▸ PROBLEM REQUIREMENTS: Copy every item below word for word, leaving out the pictures.

Rows from a spatial reasoning dataset:
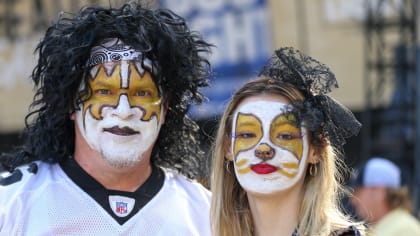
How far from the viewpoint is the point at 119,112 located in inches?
149

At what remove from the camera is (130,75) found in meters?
3.83

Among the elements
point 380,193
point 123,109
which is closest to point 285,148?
point 123,109

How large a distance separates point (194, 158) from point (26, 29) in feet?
28.9

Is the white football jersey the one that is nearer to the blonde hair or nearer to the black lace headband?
the blonde hair

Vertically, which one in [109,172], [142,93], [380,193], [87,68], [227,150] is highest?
[87,68]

▸ CORRECT RESPONSE:
How far from the viewpoint is the point at 119,112 located in inches?
149

At what remove from the camera is (130,75) found in meters?
3.83

Among the elements
point 380,193
point 123,109
which is closest to point 285,148?
point 123,109

How large a distance separates point (194, 158) from point (26, 29) in feet?
28.9

Is the white football jersey the one that is nearer to the blonde hair or nearer to the black lace headband?
the blonde hair

Vertically, which one in [109,172], [142,93], [380,193], [87,68], [227,150] is highest?
[87,68]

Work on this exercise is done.